WebSphere Query Timeout Thread Interruption Control | Generated by AI
In WebSphere Application Server, the queryTimeoutInterruptProcessingMode
property is a data source custom property that controls how query timeouts are enforced when an SQL statement exceeds its configured queryTimeout
.
Here’s how it works:
Default Behavior
Normally, when a query timeout is reached, WebSphere calls the JDBC driver’s Statement.cancel()
method. This only sends a cancel request to the database. Depending on the database and driver, the running SQL may or may not stop immediately. Sometimes it continues consuming resources on the database server until it finishes or until the DB itself decides to terminate it.
Purpose of queryTimeoutInterruptProcessingMode
This property determines what WebSphere itself does in addition to calling Statement.cancel()
:
-
When set to
true
(enabled):- WebSphere interrupts the thread running the query after the timeout.
- This means the application thread will stop waiting for the query, even if the database hasn’t finished canceling it.
- Useful when you want to ensure application responsiveness and not have threads hanging indefinitely.
- Downside: interrupting a thread can cause
SQLException
s or inconsistent states if the app or driver wasn’t designed to handle it.
-
When set to
false
(disabled, default):- WebSphere does not interrupt the thread.
- It relies only on
Statement.cancel()
and waits for the driver/database to handle cancellation. - Safer for app stability, but riskier for performance if the DB takes too long to cancel.
Typical Use Cases
-
Enable (
true
) if:- You have seen JDBC calls hanging even after timeout.

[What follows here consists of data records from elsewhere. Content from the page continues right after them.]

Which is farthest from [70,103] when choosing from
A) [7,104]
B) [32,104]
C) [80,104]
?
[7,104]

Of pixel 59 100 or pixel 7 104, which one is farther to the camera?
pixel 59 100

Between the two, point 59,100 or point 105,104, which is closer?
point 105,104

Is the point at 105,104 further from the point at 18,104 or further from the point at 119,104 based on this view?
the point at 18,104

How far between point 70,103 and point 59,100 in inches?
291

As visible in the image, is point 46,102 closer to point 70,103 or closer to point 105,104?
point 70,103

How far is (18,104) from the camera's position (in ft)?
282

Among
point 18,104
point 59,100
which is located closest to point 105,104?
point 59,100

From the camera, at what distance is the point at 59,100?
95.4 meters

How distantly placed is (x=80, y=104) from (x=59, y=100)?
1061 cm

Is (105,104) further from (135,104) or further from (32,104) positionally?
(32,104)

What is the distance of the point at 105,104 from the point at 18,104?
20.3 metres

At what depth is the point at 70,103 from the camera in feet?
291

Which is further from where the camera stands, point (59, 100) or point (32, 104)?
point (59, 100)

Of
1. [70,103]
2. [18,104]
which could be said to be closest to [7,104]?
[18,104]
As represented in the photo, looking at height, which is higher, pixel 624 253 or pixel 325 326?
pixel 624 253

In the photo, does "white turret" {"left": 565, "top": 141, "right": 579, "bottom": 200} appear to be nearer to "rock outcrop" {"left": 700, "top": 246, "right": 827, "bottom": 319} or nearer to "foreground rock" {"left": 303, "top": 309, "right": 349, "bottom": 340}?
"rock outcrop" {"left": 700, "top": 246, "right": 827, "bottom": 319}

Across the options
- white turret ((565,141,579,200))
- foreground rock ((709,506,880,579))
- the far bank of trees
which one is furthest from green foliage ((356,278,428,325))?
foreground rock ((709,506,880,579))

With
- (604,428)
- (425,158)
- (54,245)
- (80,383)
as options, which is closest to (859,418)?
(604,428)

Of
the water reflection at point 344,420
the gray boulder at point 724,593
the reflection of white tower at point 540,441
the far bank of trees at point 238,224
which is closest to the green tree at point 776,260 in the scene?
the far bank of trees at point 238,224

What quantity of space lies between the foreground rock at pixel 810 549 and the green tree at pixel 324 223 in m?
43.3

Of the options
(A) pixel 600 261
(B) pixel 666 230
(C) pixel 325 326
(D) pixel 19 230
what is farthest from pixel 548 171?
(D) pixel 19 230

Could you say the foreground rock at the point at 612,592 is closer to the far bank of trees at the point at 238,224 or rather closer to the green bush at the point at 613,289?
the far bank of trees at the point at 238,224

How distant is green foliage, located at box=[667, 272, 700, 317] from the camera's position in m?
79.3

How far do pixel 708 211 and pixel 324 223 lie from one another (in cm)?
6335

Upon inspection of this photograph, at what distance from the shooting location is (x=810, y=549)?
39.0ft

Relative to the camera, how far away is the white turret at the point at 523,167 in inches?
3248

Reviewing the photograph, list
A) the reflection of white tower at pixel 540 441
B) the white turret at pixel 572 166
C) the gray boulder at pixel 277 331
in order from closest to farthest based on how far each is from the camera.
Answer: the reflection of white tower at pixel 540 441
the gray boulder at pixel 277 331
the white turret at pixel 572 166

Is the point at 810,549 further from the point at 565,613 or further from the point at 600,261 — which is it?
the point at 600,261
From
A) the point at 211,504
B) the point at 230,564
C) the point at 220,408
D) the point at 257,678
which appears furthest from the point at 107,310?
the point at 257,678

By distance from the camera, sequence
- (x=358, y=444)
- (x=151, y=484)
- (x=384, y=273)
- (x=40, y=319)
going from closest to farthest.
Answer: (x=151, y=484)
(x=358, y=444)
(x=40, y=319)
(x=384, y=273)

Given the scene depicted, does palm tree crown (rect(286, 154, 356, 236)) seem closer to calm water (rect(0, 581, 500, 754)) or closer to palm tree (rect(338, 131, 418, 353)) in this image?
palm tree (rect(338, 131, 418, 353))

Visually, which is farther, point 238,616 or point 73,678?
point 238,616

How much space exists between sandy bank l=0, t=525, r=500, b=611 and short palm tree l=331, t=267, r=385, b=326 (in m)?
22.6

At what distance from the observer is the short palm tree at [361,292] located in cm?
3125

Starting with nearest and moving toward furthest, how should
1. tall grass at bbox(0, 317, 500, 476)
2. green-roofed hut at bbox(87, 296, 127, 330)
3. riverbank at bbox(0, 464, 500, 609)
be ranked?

- You want to guarantee that application threads are freed.
- You are okay handling
InterruptedException
-like behavior or extra SQLExceptions in your app.
-
Keep Disabled (
false
) if:- Your JDBC driver and DB reliably handle cancellations.
- You don’t want to risk interrupting threads mid-processing.
- Stability and clean DB-driver state are more important than fast thread release.
✅ In short:
queryTimeoutInterruptProcessingMode=true
makes WebSphere forcibly break the waiting thread when query timeout is reached. false
relies only on the DB driver to cancel the SQL. It’s a trade-off between responsiveness and stability.
Do you want me to also explain how this interacts with statementTimeout
and connectionTimeout
in WebSphere data sources? That way you’ll see the full picture of timeout handling.